_DAFTAR TUGAS:_
1. Tulis kembali teks tentang kurasi, mulai dari "Misalnya, strategi kurasi" terus ke bawah sampai "media dan teknologi.", dengan mengganti nama "Indonesia" menjadi "Nusantara".
2. Jawab pertanyaan berikut berdasarkan teks tentang kurasi:
(a) Pendekatan apa yang disebut perlu dipertimbangkan?
(b) Pendekatan etnografi dipinjam dari ilmu apa?
(c) Apa yang sangat ditentukan oleh nilai-nilai yang dianut audien?

_KUTIPAN TEKS:_

■ ■ ■

Misalnya, strategi kurasi apa yang jitu dan mengena pada konteks Indonesia yang beragam budaya serta dinamika sosial masyarakatnya
yang sangat dipengaruhi oleh kebijakan budaya (police cultural). Seperti budaya media dan teknologi.
Konteks ruang dan tempat dimana praktik kurasi itu
dijalankan sangat menentukan tercapainya tujuan kurasi. Anggapan bahwa model
kurasi tertentu berlaku sama dan universal itu tidaklah tepat. Dalam hal ini,
pendekatan yang perlu dipertimbangkan, misalnya adalah pendekatan ‘etnografi’ yakni pengumpulan data empiris terhadap masyarakat
dan budaya.
Pendekatan etnografi ini kita pinjam dari kazanah
ilmu antropologi. Dalam pendekatan itu terdapat berbagai cara dan teknik untuk
mendapatkan diskripsi sosio-kultur suatu kelompok masyarakat.
Dengan pendekatan etnografi, paling tidak praktisi
kurasi bisa memperoleh gambaran siapa audiennya? nilai-nilai apa yang dianut
secara dominan oleh audiennya? Nilai-nilai itu sangat menentukan ‘genre’ atau ideologi seni yang jadi pilihan kelompok-kelompok masyarakat.
Karena itu, kajian
terhadap audensi atau
sasaran apresiator yang akan dicapai, menjadi sangat penting.
Kuratorial bukan bertujuan mengeksistensikan karya itu sendiri. Namun pada
gilirannya akan mempertimbangkan akses
tipografi
audien yang akan mengonsumsinya.

■ ■ ■

_BAHAN YANG DISEDIAKAN:_
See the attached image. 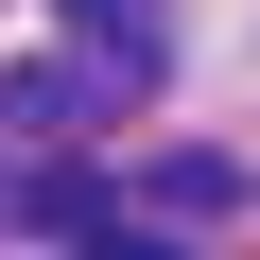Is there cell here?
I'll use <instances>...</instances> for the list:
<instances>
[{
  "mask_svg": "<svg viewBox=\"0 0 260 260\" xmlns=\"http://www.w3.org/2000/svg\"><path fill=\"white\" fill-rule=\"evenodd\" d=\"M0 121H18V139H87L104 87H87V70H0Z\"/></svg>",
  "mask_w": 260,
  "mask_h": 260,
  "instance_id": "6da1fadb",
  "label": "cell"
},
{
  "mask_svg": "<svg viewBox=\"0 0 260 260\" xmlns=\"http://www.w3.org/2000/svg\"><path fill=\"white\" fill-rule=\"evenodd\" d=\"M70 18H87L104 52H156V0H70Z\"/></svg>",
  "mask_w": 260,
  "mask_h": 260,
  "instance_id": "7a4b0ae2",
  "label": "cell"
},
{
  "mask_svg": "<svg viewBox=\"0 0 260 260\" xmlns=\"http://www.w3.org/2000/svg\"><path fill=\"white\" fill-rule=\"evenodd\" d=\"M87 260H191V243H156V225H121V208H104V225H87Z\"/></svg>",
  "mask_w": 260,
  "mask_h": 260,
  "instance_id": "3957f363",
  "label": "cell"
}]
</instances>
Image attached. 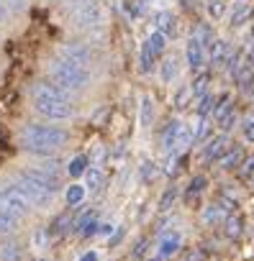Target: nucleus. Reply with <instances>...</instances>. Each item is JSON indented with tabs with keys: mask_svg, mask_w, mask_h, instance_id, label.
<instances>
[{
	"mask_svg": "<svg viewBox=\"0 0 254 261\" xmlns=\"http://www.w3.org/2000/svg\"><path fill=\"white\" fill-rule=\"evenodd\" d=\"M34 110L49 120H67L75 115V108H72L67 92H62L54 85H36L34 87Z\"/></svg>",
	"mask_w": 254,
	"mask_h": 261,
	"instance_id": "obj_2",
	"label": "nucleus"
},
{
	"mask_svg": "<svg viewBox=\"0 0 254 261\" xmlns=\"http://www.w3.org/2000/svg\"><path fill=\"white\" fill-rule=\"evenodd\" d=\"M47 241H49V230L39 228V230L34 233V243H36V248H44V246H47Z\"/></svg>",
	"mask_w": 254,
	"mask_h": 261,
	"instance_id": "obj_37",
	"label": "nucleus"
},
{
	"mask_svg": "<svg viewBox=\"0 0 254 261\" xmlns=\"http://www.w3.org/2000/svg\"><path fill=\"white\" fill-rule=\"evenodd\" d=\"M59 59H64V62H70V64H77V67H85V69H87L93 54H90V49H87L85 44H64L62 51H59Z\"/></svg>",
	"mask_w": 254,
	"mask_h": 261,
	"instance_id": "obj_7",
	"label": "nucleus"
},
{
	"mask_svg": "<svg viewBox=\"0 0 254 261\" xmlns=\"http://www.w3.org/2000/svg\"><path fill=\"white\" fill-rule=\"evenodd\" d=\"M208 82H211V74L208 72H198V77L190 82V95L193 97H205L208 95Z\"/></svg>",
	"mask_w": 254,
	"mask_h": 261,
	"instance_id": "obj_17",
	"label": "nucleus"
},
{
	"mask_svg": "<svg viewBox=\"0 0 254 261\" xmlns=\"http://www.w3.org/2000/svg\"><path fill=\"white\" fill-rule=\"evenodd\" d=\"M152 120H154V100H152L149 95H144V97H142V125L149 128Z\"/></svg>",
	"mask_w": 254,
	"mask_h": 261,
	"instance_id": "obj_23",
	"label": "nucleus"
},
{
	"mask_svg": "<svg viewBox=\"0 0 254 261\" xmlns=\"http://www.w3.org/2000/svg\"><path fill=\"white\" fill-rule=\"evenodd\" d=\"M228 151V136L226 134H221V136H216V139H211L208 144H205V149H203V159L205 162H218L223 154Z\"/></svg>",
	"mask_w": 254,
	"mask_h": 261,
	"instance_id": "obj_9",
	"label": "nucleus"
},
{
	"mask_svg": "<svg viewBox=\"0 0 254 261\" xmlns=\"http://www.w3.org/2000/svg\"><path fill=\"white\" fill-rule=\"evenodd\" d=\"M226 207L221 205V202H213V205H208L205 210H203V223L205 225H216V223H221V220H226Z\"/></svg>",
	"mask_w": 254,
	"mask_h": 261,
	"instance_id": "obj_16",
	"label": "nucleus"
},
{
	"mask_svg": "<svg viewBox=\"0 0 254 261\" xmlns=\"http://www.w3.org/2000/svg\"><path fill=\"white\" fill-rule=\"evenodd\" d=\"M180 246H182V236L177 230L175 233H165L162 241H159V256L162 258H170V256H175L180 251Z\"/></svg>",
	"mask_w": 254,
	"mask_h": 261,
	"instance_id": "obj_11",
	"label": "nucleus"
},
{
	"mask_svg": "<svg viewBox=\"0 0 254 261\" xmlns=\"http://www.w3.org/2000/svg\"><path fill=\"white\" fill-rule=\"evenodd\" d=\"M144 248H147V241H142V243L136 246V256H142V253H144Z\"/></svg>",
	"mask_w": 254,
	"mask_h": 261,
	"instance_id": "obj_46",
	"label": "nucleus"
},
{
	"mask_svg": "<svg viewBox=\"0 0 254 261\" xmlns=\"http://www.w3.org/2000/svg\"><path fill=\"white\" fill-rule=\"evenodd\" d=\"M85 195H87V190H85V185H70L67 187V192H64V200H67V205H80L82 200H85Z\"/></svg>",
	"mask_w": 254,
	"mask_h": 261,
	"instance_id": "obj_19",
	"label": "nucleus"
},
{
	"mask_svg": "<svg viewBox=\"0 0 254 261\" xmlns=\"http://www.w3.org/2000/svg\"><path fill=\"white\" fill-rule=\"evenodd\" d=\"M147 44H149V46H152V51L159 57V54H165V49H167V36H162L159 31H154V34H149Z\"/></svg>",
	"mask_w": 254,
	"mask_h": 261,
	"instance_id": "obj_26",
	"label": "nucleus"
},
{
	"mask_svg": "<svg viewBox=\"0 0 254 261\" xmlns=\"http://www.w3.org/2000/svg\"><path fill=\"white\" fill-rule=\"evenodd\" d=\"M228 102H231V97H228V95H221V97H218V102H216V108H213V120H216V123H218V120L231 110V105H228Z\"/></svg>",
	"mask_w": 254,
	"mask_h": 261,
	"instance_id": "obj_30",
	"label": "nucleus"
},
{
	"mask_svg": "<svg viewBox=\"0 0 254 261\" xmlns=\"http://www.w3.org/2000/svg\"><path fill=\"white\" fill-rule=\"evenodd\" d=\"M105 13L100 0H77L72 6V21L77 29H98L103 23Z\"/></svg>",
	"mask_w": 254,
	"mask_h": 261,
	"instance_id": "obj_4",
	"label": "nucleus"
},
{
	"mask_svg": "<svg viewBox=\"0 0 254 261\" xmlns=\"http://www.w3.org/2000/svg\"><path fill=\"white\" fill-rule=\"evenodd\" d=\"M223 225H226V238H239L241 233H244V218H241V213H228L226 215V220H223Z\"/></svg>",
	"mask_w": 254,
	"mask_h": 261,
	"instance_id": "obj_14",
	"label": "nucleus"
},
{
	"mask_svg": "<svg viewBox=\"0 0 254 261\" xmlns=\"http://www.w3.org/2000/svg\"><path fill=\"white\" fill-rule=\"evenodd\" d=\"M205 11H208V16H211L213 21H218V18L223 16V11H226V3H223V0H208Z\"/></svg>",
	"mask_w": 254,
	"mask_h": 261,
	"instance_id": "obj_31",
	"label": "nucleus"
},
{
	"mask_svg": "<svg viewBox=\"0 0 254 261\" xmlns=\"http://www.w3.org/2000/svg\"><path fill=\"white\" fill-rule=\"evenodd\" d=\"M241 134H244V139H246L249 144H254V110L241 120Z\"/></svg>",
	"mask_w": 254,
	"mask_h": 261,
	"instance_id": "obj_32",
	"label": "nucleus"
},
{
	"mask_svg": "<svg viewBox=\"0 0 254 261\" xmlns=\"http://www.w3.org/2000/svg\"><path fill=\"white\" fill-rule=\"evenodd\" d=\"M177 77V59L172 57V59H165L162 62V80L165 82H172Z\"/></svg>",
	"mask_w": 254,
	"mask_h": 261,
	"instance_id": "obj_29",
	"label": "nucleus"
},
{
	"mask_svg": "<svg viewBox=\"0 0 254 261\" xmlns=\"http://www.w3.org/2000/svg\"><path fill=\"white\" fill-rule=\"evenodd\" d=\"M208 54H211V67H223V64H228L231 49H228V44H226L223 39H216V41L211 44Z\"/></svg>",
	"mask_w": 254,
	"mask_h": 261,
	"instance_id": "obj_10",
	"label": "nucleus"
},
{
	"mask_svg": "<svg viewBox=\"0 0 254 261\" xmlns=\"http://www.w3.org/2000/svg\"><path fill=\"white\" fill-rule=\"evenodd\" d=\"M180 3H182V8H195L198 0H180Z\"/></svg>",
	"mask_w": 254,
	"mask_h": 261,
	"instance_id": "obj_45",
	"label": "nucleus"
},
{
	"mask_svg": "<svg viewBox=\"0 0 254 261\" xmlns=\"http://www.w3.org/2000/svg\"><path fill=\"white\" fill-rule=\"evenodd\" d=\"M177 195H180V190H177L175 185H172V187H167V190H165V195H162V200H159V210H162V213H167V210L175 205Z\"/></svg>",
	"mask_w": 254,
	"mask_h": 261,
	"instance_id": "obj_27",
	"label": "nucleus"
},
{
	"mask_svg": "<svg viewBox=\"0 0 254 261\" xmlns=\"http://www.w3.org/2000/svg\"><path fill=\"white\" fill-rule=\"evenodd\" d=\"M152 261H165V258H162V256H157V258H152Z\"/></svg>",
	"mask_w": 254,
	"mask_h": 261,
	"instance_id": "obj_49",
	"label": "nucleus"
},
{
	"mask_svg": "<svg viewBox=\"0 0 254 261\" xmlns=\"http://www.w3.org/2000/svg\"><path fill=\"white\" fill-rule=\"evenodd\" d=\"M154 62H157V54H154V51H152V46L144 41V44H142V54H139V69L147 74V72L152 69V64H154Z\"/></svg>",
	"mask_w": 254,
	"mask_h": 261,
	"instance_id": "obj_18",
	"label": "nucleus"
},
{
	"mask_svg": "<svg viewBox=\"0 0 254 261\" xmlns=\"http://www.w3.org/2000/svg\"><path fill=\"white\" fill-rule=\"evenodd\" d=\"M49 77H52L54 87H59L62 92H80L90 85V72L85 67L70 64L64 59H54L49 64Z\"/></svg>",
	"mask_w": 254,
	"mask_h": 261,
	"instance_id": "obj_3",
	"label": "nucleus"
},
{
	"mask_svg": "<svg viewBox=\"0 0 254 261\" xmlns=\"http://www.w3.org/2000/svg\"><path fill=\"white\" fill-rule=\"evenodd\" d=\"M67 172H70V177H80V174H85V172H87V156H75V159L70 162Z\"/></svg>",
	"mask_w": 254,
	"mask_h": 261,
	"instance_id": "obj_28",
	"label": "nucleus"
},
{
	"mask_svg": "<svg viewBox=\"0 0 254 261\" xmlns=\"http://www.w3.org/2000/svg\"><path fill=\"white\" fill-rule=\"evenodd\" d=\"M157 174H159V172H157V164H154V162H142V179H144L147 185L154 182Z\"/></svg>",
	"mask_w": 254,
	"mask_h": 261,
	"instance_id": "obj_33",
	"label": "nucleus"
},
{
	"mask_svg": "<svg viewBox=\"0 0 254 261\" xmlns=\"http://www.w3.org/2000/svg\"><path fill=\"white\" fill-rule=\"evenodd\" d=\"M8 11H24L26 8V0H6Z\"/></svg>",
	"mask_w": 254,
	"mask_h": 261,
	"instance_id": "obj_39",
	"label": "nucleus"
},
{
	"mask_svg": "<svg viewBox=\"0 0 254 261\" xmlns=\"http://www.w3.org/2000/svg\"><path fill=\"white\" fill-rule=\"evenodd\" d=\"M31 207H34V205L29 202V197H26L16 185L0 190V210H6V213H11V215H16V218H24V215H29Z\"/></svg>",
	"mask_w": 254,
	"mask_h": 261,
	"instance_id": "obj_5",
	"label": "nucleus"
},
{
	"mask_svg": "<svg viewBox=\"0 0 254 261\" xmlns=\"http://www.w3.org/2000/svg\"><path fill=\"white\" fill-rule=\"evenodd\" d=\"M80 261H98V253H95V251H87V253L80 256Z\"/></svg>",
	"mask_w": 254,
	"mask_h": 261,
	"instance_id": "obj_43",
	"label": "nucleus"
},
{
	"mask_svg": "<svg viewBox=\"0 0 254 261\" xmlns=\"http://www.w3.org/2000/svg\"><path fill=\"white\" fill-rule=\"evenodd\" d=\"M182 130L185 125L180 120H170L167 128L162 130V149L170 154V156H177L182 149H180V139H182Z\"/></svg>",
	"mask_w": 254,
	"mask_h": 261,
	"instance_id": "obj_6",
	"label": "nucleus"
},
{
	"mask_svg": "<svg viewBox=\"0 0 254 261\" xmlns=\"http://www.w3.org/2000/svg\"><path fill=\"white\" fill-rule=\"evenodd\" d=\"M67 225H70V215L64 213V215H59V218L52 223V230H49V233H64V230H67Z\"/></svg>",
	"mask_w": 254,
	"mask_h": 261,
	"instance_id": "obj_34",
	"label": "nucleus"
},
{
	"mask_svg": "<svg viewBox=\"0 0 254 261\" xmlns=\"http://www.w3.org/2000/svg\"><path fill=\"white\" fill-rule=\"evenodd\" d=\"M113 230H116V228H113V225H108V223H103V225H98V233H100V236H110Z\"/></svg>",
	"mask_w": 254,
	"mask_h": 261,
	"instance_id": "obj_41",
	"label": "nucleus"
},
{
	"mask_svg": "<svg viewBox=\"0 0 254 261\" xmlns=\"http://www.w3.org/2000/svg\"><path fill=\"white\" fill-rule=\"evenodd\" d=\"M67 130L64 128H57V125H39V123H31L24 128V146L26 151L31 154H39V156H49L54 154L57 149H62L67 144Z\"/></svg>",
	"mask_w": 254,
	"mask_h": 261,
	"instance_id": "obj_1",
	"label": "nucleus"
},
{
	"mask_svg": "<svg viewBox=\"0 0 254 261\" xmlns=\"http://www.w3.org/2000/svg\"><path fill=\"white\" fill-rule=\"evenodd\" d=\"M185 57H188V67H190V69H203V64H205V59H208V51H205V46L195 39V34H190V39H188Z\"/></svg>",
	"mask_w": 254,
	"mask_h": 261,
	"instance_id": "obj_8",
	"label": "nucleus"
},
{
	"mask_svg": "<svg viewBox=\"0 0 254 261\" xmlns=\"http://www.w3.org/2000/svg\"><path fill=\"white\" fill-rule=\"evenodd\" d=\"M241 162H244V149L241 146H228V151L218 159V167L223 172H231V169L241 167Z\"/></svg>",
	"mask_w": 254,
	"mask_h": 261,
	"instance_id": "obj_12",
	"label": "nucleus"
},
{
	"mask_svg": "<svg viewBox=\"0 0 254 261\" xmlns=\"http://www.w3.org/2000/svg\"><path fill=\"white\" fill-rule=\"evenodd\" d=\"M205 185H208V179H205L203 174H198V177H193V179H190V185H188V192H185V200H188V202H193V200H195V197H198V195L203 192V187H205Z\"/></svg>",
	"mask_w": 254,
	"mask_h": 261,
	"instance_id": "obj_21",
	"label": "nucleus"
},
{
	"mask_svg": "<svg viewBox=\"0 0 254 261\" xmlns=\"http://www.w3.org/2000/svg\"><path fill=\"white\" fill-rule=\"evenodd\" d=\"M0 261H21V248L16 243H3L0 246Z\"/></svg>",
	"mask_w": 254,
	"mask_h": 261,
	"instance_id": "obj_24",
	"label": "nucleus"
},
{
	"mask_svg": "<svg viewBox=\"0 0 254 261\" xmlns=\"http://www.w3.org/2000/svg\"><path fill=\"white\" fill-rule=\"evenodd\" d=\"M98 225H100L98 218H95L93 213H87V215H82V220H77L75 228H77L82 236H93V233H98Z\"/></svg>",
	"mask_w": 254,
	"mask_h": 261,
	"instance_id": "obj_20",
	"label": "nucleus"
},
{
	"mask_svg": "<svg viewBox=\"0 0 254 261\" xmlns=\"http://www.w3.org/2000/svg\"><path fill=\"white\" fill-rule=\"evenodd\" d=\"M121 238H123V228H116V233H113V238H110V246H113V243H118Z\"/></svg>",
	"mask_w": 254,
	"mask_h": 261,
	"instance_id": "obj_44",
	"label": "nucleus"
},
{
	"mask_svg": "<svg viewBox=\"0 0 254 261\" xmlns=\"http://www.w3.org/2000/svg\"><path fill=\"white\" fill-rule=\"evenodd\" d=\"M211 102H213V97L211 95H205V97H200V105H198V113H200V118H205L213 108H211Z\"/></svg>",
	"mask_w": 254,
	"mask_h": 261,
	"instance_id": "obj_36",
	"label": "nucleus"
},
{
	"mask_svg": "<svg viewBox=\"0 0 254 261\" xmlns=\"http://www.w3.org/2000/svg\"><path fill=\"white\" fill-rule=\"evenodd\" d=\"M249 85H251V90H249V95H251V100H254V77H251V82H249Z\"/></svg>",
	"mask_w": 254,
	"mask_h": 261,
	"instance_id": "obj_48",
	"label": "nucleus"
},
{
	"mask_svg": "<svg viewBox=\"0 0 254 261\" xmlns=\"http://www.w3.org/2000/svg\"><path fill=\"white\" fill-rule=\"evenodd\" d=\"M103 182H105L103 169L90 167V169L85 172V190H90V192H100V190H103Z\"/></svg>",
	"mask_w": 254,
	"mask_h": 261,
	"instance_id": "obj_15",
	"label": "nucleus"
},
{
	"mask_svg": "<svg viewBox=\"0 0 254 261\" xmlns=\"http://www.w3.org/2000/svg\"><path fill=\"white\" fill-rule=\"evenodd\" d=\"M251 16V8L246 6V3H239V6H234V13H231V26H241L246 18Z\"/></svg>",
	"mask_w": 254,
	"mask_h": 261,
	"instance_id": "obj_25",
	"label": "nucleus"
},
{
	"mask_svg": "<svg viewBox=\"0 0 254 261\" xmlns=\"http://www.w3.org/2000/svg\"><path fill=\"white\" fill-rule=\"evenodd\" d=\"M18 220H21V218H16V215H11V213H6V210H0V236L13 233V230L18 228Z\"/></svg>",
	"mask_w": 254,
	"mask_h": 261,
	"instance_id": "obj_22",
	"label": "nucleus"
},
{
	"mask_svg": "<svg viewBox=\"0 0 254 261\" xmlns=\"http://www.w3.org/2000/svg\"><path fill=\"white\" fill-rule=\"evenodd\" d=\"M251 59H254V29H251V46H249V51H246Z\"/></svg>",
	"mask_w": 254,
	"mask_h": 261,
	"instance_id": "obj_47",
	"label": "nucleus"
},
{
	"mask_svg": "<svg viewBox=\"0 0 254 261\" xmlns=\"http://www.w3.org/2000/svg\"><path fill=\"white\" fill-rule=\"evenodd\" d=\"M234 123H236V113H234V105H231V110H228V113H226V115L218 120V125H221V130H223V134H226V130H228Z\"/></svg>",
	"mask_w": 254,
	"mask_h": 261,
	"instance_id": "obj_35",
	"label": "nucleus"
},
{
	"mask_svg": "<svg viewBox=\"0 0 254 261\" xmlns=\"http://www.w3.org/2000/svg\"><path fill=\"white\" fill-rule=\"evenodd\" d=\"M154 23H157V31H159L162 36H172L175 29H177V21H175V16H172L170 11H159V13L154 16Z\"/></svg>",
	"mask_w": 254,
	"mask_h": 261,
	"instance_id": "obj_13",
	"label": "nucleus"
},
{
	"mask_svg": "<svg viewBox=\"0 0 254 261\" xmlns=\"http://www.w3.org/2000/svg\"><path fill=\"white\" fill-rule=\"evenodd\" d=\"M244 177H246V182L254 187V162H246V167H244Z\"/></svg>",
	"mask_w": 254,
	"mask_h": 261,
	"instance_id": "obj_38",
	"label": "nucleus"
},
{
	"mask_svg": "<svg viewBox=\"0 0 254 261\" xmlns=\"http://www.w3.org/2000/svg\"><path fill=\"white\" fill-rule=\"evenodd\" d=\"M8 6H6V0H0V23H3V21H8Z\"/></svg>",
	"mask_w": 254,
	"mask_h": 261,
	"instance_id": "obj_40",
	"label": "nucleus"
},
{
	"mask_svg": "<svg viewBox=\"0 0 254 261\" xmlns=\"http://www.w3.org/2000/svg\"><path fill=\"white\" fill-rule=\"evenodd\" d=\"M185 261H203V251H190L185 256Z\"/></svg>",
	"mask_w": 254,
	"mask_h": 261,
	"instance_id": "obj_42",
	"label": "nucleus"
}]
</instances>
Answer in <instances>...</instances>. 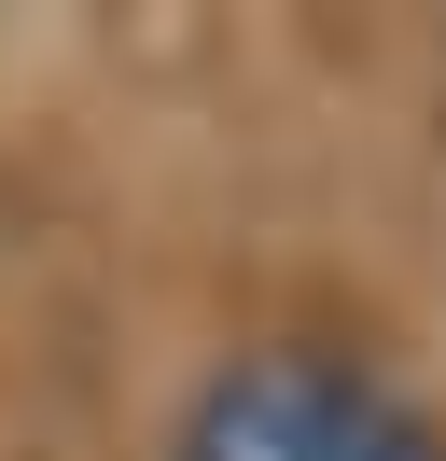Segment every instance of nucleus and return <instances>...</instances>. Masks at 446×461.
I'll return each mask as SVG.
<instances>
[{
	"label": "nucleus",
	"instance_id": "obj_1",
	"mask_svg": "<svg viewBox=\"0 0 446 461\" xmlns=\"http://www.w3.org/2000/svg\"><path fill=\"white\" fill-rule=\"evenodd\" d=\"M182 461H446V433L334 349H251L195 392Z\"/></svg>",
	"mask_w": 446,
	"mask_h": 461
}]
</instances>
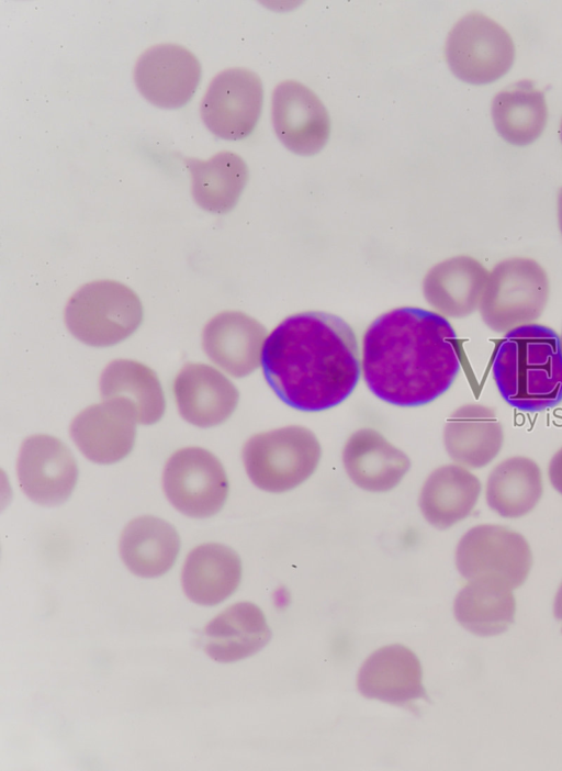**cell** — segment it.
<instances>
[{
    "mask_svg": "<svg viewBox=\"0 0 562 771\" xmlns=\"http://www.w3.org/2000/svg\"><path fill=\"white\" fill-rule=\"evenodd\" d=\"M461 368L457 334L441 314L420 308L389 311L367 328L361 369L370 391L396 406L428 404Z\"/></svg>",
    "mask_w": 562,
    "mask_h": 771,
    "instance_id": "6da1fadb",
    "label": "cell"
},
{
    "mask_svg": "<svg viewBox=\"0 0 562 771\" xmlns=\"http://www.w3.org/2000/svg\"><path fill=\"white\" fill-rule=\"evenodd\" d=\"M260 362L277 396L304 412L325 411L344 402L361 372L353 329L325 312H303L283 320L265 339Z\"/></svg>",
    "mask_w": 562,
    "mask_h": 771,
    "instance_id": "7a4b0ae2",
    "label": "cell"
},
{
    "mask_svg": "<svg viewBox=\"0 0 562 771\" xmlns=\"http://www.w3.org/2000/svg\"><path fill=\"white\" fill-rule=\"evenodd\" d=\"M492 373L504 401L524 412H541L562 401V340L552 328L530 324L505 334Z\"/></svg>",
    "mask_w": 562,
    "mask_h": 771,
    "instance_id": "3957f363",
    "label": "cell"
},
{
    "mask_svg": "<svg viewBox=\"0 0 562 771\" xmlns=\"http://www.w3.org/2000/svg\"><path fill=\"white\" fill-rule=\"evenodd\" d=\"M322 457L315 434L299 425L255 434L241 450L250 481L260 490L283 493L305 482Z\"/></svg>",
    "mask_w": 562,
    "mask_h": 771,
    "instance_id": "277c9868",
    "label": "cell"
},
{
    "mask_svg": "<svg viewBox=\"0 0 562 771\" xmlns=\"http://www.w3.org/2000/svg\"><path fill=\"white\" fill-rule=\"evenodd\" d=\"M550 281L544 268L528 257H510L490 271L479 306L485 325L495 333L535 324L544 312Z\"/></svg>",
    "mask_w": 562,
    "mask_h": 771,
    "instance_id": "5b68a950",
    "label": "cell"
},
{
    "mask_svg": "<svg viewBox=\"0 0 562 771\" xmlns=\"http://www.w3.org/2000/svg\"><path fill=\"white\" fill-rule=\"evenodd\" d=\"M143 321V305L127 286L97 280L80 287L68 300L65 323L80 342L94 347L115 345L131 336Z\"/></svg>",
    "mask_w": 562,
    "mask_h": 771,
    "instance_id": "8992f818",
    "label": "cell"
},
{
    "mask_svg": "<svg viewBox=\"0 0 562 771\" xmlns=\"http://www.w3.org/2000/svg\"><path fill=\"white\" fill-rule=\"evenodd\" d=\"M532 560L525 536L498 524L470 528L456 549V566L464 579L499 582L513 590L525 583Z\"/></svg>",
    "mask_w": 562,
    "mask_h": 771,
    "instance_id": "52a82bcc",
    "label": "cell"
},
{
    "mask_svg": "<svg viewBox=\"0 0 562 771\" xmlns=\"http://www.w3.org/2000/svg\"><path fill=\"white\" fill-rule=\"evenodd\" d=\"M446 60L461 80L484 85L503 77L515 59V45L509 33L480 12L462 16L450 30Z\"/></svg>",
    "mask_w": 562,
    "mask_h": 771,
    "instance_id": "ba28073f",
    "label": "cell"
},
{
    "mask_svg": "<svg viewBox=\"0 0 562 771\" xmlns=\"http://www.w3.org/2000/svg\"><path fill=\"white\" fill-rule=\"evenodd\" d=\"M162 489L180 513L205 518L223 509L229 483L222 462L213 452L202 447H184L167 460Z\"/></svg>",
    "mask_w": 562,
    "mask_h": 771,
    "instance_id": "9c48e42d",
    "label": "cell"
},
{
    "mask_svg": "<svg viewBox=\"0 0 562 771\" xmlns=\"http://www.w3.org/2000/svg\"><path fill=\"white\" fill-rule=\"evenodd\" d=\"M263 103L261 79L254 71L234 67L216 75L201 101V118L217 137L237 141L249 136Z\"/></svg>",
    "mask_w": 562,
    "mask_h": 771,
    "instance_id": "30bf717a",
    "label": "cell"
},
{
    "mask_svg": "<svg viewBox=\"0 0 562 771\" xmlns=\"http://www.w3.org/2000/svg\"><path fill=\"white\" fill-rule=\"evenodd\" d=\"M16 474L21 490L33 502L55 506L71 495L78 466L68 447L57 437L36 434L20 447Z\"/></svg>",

■ ■ ■

_JAWABAN TIAP TUGAS:_
1.
Misalnya, strategi kurasi apa yang jitu dan mengena pada konteks Nusantara yang beragam budaya serta dinamika sosial masyarakatnya
yang sangat dipengaruhi oleh kebijakan budaya (police cultural). Seperti budaya media dan teknologi.

2.
(a) Pendekatan etnografi, yakni pengumpulan data empiris terhadap masyarakat dan budaya.
(b) Ilmu antropologi.
(c) Genre atau ideologi seni yang menjadi pilihan kelompok-kelompok masyarakat.